→ **Assigned task**
Rewrite all of the records below, substituting "Timber" for every "Wood" and leaving everything else unchanged.

→ **Raw data**

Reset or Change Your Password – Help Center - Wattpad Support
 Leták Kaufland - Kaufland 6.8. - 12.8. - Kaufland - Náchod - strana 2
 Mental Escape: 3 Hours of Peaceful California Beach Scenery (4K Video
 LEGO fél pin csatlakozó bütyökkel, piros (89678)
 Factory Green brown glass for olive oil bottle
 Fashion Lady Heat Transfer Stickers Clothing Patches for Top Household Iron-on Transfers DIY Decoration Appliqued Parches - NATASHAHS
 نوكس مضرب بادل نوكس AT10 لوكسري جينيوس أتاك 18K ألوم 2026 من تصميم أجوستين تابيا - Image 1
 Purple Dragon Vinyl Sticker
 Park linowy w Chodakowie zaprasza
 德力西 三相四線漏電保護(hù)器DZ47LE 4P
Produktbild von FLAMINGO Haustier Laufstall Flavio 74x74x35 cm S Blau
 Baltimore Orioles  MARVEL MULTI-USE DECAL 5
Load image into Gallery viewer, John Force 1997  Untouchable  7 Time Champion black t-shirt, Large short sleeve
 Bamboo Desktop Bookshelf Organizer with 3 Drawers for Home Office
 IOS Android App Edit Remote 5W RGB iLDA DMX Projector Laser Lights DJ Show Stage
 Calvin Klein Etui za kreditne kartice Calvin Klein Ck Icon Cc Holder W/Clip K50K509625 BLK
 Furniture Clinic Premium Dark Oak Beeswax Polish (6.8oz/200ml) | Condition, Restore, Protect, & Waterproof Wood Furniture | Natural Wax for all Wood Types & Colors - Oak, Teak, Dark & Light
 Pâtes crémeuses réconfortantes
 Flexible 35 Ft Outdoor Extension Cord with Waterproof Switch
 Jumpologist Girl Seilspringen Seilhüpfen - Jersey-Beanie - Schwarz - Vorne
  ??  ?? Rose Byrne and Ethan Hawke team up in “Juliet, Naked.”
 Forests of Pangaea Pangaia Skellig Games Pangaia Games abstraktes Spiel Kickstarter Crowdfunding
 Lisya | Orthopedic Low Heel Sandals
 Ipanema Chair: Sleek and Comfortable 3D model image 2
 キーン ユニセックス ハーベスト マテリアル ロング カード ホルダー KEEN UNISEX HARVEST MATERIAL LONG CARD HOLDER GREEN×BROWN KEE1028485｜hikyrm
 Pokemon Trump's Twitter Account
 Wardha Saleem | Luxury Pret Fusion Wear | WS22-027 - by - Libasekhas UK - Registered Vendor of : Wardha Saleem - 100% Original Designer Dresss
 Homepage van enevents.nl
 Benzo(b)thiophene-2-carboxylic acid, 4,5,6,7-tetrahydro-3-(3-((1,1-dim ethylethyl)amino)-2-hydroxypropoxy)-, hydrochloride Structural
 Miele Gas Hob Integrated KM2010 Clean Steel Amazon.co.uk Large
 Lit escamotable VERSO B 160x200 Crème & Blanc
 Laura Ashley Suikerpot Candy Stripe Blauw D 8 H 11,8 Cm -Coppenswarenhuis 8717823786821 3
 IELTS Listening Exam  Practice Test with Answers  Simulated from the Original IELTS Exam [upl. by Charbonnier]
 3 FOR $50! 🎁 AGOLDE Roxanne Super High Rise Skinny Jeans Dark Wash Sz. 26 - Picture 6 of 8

→ **Output for this exercise**
Reset or Change Your Password – Help Center - Wattpad Support
 Leták Kaufland - Kaufland 6.8. - 12.8. - Kaufland - Náchod - strana 2
 Mental Escape: 3 Hours of Peaceful California Beach Scenery (4K Video
 LEGO fél pin csatlakozó bütyökkel, piros (89678)
 Factory Green brown glass for olive oil bottle
 Fashion Lady Heat Transfer Stickers Clothing Patches for Top Household Iron-on Transfers DIY Decoration Appliqued Parches - NATASHAHS
 نوكس مضرب بادل نوكس AT10 لوكسري جينيوس أتاك 18K ألوم 2026 من تصميم أجوستين تابيا - Image 1
 Purple Dragon Vinyl Sticker
 Park linowy w Chodakowie zaprasza
 德力西 三相四線漏電保護(hù)器DZ47LE 4P
Produktbild von FLAMINGO Haustier Laufstall Flavio 74x74x35 cm S Blau
 Baltimore Orioles  MARVEL MULTI-USE DECAL 5
Load image into Gallery viewer, John Force 1997  Untouchable  7 Time Champion black t-shirt, Large short sleeve
 Bamboo Desktop Bookshelf Organizer with 3 Drawers for Home Office
 IOS Android App Edit Remote 5W RGB iLDA DMX Projector Laser Lights DJ Show Stage
 Calvin Klein Etui za kreditne kartice Calvin Klein Ck Icon Cc Holder W/Clip K50K509625 BLK
 Furniture Clinic Premium Dark Oak Beeswax Polish (6.8oz/200ml) | Condition, Restore, Protect, & Waterproof Timber Furniture | Natural Wax for all Timber Types & Colors - Oak, Teak, Dark & Light
 Pâtes crémeuses réconfortantes
 Flexible 35 Ft Outdoor Extension Cord with Waterproof Switch
 Jumpologist Girl Seilspringen Seilhüpfen - Jersey-Beanie - Schwarz - Vorne
  ??  ?? Rose Byrne and Ethan Hawke team up in “Juliet, Naked.”
 Forests of Pangaea Pangaia Skellig Games Pangaia Games abstraktes Spiel Kickstarter Crowdfunding
 Lisya | Orthopedic Low Heel Sandals
 Ipanema Chair: Sleek and Comfortable 3D model image 2
 キーン ユニセックス ハーベスト マテリアル ロング カード ホルダー KEEN UNISEX HARVEST MATERIAL LONG CARD HOLDER GREEN×BROWN KEE1028485｜hikyrm
 Pokemon Trump's Twitter Account
 Wardha Saleem | Luxury Pret Fusion Wear | WS22-027 - by - Libasekhas UK - Registered Vendor of : Wardha Saleem - 100% Original Designer Dresss
 Homepage van enevents.nl
 Benzo(b)thiophene-2-carboxylic acid, 4,5,6,7-tetrahydro-3-(3-((1,1-dim ethylethyl)amino)-2-hydroxypropoxy)-, hydrochloride Structural
 Miele Gas Hob Integrated KM2010 Clean Steel Amazon.co.uk Large
 Lit escamotable VERSO B 160x200 Crème & Blanc
 Laura Ashley Suikerpot Candy Stripe Blauw D 8 H 11,8 Cm -Coppenswarenhuis 8717823786821 3
 IELTS Listening Exam  Practice Test with Answers  Simulated from the Original IELTS Exam [upl. by Charbonnier]
 3 FOR $50! 🎁 AGOLDE Roxanne Super High Rise Skinny Jeans Dark Wash Sz. 26 - Picture 6 of 8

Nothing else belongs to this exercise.